E ELA ESTAVA RONCANDO
 
Consta do anedotário popular da região de Cafundós de Judas e adjacências, que o camponês Seu Zé Velho era um modesto criador de porcos e de outros animais de pequeno porte, sediado naquelas redondezas. Raramente vendia algum deles, a menos que precisasse de dinheiro para pagar alguma dívida inadiável e/ou inegociável.
Em situações extremas, se ele não tivesse uma alternativa mais viável, quiçá, pedisse algum valor emprestado ao seu grande amigo, o camponês Jô Formigão, embora sofresse muito ao dever favores para outrem.
Entendia que o homem do campo teria de viver apenas e tão somente com o fruto do seu trabalho e, é claro, sempre contando com aquela ajuda generosa proporcionada pela mãe natureza.
Por razões até então desconhecidas, certa vez ele se endividou e precisou de dinheiro, urgentemente. Abateria, decerto, uma leitoa e venderia toda a carne na feira do povoado local. Conseguiria, por fim, alguns trocados para pagar suas pendências financeiras; a primeira delas seria o ITR (Imposto Territorial Rural) que já estava atrasado.
Após os preparativos de rotina, abateu a porca, fez a limpeza do corpo do animal, separou os miúdos para o consumo da família e foi vender toda a carne na feira semanal do povoado.
Em chegando lá, para a sua sorte, logo apareceu um freguês disposto a fazer negócio, que assim se reportou:
- Quanto o senhor está pedindo por esse porco inteiro?
Seu Zé Velho, por ser uma pessoa honesta aos extremos até na hora de fazer negócio, deu a seguinte resposta:
Moço, a carne não é de um porco; é de uma porca e ela estava roncando; o freguês franziu a testa, disse que não queria a mercadoria e foi embora, cuspindo marimbondos.
Outros fregueses apareceram, fizeram a mesma pergunta do primeiro, tiveram as mesmas respostas e foram embora do mesmo jeito. A feira terminou e ninguém quis comprar a carne da porca do Seu Zé Velho. Chateado com a má sorte, retornou para seu sítio.
Ao chegar à sua casa, salgou toda a carne da porca, pôs para secar em um jirau improvisado e tentaria vende-la na feira seguinte, no mesmo povoado, e assim o fez.

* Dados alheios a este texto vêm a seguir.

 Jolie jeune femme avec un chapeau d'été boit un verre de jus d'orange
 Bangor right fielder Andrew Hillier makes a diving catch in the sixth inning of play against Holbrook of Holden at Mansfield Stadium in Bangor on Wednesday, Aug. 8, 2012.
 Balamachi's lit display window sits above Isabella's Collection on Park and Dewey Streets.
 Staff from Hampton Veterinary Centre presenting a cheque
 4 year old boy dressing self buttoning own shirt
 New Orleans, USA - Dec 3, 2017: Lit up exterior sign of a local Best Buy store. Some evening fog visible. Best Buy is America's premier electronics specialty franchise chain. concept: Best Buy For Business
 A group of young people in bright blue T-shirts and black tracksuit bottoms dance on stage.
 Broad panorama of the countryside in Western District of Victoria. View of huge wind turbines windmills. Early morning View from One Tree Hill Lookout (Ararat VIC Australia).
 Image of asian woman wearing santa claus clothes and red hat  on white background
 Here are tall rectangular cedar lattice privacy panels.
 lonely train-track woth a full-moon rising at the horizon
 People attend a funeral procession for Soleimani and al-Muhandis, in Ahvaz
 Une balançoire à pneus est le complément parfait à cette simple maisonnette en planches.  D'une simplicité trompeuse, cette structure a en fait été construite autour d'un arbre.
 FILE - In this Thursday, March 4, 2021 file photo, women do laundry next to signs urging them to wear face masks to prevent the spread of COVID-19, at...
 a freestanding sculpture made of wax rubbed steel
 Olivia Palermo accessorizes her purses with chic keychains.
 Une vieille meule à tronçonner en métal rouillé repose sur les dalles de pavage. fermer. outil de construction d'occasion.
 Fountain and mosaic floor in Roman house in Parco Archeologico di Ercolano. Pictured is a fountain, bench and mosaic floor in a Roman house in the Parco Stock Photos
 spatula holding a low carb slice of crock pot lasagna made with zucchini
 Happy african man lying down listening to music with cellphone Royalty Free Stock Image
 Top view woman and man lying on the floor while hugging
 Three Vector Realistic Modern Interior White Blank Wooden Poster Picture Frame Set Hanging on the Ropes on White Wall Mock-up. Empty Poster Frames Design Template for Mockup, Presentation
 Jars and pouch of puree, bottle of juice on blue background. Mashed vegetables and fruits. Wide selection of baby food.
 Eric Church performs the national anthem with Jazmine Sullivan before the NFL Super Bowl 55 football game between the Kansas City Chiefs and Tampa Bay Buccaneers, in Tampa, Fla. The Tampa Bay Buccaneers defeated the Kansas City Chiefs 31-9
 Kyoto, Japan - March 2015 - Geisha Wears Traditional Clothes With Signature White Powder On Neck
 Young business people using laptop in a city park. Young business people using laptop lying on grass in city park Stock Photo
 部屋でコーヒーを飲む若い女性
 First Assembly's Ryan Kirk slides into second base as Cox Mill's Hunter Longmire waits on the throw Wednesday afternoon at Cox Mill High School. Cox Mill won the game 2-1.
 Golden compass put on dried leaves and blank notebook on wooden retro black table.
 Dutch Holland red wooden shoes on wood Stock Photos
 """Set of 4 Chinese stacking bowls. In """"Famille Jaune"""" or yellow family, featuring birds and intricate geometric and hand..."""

Início da feira seguinte e Seu Zé Velho já estava ali, tentando vender a carne da porca, desta feita salgada e seca e os fregueses não paravam de chegar para comprá-la; novamente, Seu Zé Velho não conseguira fazer negócio com os compradores, porque a carne era de uma porca que estava roncando. Ao fim da feira, sem alternativa e já desesperado, ele acabou vendendo a carne da porca, por uma bagatela, para um cliente que disse chamar-se “Sou Eu”.
Após as tratativas do negócio, ficou acertado para receber metade do preço da venda no ato e o restante ele receberia na feira seguinte. Satisfeito pela metade, após a transação feita, ele voltou para o sítio e ali esperaria a chegada da próxima feira.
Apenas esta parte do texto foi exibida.